» **What is asked**: Can you copy out the listing below with every "rear windshield" replaced by "back windshield" and nothing else changed? Leave the pictures out.
********
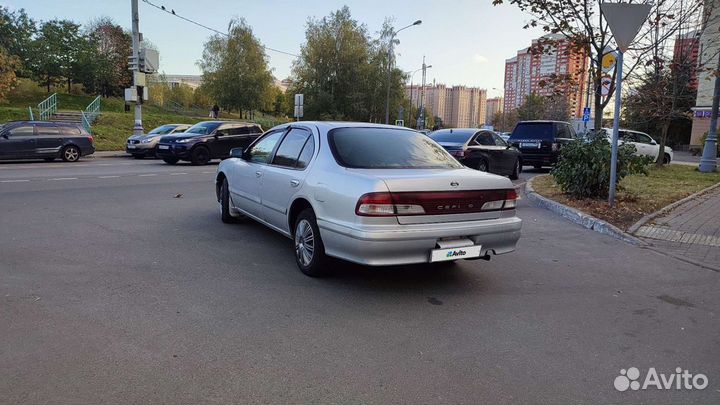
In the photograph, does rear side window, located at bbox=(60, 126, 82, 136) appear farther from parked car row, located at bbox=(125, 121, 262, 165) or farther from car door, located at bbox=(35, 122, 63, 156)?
parked car row, located at bbox=(125, 121, 262, 165)

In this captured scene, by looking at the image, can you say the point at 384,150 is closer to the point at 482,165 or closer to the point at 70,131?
the point at 482,165

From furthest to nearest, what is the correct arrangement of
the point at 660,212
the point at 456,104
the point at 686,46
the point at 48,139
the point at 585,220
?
1. the point at 456,104
2. the point at 686,46
3. the point at 48,139
4. the point at 660,212
5. the point at 585,220

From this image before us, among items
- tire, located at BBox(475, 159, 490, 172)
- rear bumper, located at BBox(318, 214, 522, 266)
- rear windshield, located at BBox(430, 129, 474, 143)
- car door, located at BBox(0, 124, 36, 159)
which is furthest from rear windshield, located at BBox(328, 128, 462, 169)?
********
» **Exercise response**:
In the photograph, does rear side window, located at bbox=(60, 126, 82, 136) appear farther from parked car row, located at bbox=(125, 121, 262, 165) or farther from car door, located at bbox=(35, 122, 63, 156)?
parked car row, located at bbox=(125, 121, 262, 165)

In this captured scene, by looking at the image, can you say the point at 384,150 is closer to the point at 482,165 or closer to the point at 70,131?
the point at 482,165

From furthest to nearest, what is the correct arrangement of
the point at 660,212
the point at 456,104
the point at 686,46
the point at 48,139
the point at 585,220
?
1. the point at 456,104
2. the point at 686,46
3. the point at 48,139
4. the point at 660,212
5. the point at 585,220

From this image before us, among items
- tire, located at BBox(475, 159, 490, 172)
- rear bumper, located at BBox(318, 214, 522, 266)
- back windshield, located at BBox(430, 129, 474, 143)
- car door, located at BBox(0, 124, 36, 159)
which is furthest from back windshield, located at BBox(328, 128, 462, 169)?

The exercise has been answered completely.